Grupa olfaktoryczna: orientalna
Skład:
Nuta głowy: kwiat pomarańczy, bergamotka, cytryna, neroli, liście czarnej porzeczki, rozmaryn
Nuta serca: jaśmin, kłącze irysa, róża, ylang-ylang, lilia, bez, paczuli, wetyweria, skóra, drewno sandałowe
Nuta bazy: wanilia, balsam tolutański, benzoes oraz inne żywice, drewno cedrowe, piżmo, ambra, cywet
___
Dziś tauerowska PHI Une Rose de Kandahar. :)
P.S.
Źródła ważniejszych ilustracji:
1. http://lord-whimsy.livejournal.com/345391.html
2. http://periodmoviecaps.blogspot.com/2011/08/annas-black-ball-gown.html
3. http://periodmoviecaps.blogspot.com/2011/07/anna-karenina-1997.html
Subskrybuj:
Komentarze do posta (Atom)
Dla mnie te perfumy są jednymi z wielu, gdzie nazwa ma kreować odbiór - i dobrze, w końcu po to jest. Natomiast w wypadku tych perfum utytułowanie ich w ten sposób nijak ma się do tego, co czuję. Prawdopodobnie należy pamiętać o latach, kiedy zostały stworzone, ale mimo wszystko - dla mnie to zapach intymny, zeby nie powiedzieć - wstydliwy... :)

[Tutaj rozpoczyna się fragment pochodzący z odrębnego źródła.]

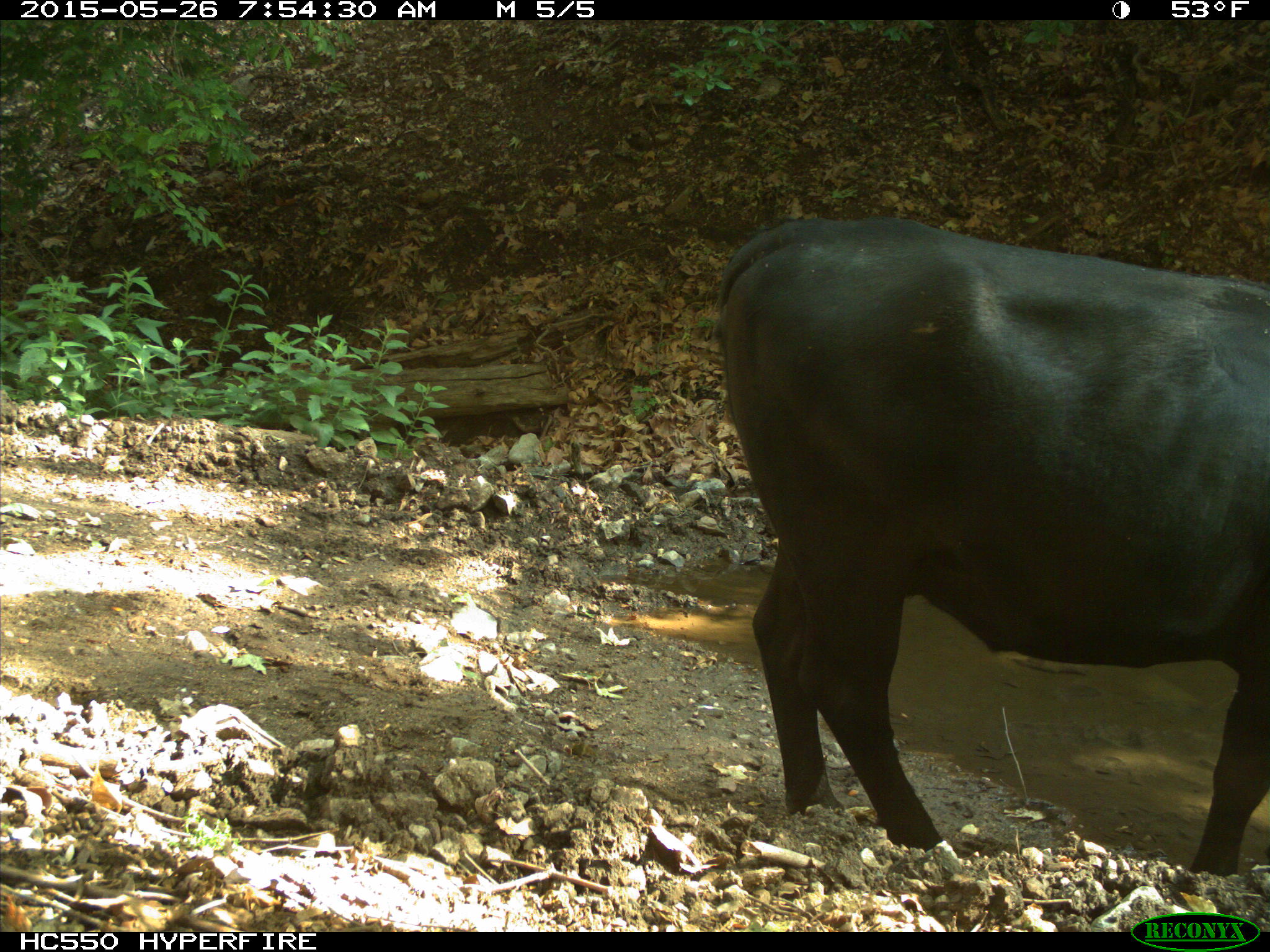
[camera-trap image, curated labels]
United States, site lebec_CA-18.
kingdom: Animalia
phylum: Chordata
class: Mammalia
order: Artiodactyla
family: Bovidae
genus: Bos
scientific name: Bos taurus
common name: domestic cow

OdpowiedzUsuńCo do nazwy, nie mogłabym zgodzić się bardziej. Zapach wstydliwy także rozumiem - ostatecznie bale wcale nie były takie śliczne i pachnące, jak to wynika z powieści oraz filmów historycznych. ;)
UsuńI dobrze, wszak to ludzie żywi byli i warto o tym pamiętać. Wcale nie tacy niewspółcześni.